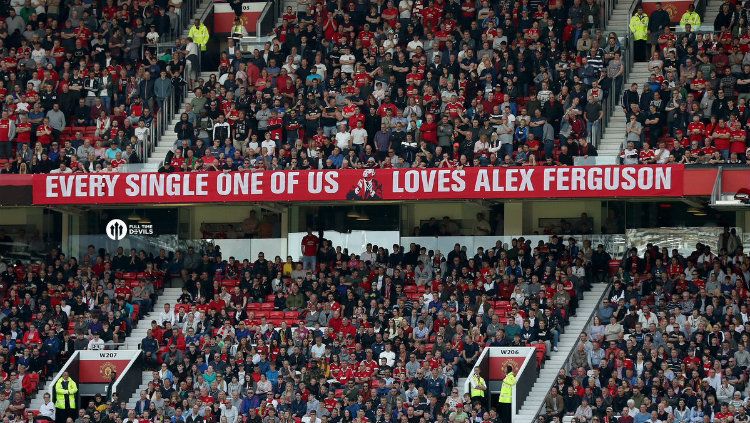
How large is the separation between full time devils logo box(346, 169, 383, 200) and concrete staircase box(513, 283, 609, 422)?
181 inches

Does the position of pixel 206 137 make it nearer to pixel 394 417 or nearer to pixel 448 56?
pixel 448 56

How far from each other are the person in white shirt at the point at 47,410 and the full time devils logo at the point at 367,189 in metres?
7.12

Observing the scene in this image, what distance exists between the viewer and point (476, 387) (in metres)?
34.2

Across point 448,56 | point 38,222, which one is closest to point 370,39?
point 448,56

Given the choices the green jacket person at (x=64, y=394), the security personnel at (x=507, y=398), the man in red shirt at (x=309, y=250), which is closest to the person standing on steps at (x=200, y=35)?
the man in red shirt at (x=309, y=250)

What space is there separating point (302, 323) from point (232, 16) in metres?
10.6

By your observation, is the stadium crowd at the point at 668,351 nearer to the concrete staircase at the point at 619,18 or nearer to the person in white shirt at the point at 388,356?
the person in white shirt at the point at 388,356

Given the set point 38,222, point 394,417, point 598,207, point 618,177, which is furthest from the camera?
point 38,222

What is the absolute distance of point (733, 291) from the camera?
35.5 meters

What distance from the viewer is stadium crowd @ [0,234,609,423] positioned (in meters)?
35.0

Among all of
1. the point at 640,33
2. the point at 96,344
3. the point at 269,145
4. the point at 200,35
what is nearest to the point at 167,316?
the point at 96,344

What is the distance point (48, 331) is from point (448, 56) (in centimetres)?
1013

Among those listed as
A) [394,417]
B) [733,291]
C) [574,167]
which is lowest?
[394,417]

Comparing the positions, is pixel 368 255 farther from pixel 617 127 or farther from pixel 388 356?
pixel 617 127
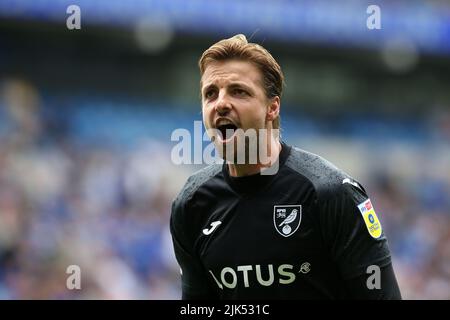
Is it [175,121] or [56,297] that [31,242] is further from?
[175,121]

========================

INSTRUCTIONS TO FOLLOW: Reproduce verbatim everything in the records from the line containing "Comparing the positions, is" down to the end of the records, omitting the pictures.

CORRECT RESULT:
Comparing the positions, is pixel 368 255 farther from pixel 617 127 or farther from pixel 388 356?
pixel 617 127
Is it [175,121] or [56,297] that [31,242] is further from?
[175,121]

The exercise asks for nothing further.